PROBLEM → From the data below, tally each line that has "frames" in it, then give that tally without comment.
-------- INPUT FOR THIS TASK --------
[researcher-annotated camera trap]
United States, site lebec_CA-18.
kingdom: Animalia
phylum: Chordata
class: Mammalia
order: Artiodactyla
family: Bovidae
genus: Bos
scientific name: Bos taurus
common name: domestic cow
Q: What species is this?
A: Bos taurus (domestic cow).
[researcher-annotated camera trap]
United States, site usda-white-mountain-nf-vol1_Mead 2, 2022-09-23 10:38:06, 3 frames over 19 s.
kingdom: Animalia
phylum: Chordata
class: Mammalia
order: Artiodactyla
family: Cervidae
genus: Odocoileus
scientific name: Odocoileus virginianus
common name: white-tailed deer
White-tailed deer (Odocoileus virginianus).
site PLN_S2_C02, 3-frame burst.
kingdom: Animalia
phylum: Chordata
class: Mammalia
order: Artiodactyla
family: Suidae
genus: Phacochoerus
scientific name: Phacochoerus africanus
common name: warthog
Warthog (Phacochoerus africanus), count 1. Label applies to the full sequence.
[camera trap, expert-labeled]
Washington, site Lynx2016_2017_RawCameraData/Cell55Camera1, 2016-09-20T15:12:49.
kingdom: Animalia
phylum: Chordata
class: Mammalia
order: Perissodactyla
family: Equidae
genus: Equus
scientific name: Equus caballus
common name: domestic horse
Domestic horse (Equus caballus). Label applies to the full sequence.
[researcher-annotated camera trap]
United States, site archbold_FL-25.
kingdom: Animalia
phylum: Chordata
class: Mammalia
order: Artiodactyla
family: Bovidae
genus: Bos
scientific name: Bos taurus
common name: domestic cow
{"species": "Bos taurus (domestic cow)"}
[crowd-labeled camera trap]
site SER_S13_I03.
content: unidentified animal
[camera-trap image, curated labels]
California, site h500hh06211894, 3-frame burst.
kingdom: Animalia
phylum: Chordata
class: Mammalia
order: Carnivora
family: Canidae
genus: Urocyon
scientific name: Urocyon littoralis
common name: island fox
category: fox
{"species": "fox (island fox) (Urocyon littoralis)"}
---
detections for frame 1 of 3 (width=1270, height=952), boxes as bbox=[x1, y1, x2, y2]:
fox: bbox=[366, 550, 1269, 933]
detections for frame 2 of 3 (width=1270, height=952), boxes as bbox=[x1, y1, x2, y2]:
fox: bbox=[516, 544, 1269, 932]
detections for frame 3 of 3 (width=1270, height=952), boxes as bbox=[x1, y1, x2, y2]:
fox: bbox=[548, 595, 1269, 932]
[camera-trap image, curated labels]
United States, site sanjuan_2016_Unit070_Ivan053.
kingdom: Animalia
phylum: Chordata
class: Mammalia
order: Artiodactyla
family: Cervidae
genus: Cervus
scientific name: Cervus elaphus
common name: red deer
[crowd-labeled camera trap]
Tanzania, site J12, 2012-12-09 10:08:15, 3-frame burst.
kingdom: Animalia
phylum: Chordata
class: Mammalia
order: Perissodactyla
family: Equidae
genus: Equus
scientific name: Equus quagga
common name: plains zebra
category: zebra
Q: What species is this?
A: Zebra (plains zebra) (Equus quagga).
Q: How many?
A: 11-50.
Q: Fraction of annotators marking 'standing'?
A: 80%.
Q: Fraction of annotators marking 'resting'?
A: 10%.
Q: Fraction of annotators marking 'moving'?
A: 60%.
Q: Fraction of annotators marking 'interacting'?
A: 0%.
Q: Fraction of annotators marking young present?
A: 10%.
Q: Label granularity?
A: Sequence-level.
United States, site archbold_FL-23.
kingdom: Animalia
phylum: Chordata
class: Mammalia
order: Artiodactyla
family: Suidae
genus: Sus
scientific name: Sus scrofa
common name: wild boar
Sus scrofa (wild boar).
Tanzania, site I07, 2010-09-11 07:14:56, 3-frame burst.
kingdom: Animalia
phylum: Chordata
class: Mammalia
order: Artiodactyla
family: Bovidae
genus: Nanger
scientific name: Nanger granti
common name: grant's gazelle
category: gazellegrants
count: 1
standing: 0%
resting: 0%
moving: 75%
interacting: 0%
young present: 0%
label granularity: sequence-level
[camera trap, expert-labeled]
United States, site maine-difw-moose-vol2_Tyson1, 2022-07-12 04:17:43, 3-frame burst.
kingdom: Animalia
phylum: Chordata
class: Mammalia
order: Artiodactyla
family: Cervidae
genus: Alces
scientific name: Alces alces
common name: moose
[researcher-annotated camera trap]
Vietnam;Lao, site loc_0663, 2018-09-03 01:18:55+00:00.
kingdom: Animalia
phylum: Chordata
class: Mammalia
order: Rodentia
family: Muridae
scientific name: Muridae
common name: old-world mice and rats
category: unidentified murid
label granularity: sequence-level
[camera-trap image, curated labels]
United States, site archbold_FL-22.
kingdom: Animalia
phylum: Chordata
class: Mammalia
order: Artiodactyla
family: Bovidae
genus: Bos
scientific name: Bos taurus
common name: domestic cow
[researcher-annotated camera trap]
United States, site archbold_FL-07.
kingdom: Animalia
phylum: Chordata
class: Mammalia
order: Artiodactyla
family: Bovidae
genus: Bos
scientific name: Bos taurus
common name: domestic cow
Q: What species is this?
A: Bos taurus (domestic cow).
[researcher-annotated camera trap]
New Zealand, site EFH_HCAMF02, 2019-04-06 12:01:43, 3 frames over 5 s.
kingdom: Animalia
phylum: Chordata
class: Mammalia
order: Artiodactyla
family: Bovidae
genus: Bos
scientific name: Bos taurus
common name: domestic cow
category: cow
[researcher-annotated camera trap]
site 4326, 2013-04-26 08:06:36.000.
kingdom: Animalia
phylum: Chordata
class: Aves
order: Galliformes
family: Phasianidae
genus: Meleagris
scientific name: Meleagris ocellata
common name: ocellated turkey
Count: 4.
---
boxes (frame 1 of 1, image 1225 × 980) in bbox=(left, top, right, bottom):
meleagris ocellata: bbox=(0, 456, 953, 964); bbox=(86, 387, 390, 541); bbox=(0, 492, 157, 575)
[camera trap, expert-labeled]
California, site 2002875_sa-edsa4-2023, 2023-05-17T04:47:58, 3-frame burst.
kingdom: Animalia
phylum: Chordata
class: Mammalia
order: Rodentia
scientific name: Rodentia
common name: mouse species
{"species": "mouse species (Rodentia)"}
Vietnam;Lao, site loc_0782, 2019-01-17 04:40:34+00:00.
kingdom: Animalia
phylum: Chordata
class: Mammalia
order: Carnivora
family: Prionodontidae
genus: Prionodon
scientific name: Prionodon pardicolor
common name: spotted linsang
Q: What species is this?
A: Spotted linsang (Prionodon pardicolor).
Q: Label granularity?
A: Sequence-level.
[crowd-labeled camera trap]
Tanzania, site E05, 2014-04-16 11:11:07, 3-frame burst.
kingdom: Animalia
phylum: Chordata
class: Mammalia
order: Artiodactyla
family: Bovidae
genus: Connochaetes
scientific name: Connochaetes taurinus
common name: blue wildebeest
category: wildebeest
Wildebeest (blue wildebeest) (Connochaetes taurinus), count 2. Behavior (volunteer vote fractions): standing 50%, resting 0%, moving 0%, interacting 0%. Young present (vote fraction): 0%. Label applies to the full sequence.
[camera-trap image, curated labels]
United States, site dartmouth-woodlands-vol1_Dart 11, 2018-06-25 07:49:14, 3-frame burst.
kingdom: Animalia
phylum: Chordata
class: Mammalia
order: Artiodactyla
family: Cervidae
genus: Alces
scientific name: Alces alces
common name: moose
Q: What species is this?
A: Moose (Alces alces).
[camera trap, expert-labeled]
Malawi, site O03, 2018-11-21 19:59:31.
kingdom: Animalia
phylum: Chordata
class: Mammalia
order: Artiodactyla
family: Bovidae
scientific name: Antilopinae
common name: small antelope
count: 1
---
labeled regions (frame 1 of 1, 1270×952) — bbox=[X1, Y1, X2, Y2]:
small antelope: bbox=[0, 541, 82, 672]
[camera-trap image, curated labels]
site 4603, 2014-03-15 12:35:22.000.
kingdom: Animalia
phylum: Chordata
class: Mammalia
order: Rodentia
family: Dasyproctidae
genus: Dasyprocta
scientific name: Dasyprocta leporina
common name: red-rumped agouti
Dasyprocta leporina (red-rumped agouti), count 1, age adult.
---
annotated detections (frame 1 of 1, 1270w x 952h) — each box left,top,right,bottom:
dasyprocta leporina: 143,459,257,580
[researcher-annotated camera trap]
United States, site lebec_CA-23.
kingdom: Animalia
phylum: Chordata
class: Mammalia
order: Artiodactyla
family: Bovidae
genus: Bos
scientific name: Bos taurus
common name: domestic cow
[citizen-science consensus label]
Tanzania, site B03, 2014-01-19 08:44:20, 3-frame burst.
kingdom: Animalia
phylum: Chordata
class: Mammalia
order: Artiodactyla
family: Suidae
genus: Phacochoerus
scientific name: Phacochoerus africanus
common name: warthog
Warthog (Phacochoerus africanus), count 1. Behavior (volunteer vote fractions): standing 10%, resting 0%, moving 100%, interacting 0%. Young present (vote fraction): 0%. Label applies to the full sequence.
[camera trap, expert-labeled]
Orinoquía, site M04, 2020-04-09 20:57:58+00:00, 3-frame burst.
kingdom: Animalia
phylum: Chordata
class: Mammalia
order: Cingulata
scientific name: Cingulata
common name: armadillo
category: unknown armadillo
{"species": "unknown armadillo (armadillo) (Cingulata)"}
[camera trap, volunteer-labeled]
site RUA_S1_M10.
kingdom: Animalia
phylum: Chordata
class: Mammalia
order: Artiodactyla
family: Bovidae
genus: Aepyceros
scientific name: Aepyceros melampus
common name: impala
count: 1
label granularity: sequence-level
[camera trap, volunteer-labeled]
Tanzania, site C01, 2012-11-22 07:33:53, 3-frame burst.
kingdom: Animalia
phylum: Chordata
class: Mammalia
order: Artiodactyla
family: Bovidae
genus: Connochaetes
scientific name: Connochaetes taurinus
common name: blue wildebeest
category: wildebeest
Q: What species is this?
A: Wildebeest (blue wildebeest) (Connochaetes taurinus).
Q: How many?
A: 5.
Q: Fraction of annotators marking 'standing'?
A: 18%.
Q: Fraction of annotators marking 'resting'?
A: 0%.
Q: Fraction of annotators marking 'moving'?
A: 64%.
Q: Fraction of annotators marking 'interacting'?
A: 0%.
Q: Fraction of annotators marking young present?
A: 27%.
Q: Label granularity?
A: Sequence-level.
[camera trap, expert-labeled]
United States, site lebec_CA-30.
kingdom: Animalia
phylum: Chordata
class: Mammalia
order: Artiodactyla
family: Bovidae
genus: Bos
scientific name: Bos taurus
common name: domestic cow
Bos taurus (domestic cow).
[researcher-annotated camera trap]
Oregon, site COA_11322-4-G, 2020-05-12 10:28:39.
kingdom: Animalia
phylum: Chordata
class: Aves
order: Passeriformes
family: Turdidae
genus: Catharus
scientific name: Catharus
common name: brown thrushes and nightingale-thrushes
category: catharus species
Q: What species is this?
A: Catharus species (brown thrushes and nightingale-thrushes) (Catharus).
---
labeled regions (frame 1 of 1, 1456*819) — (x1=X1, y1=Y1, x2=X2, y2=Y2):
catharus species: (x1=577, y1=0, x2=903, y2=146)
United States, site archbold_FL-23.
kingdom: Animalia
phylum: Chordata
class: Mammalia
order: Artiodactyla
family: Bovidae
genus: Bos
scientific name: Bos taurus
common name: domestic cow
--------
COMPLETED EXERCISE → 2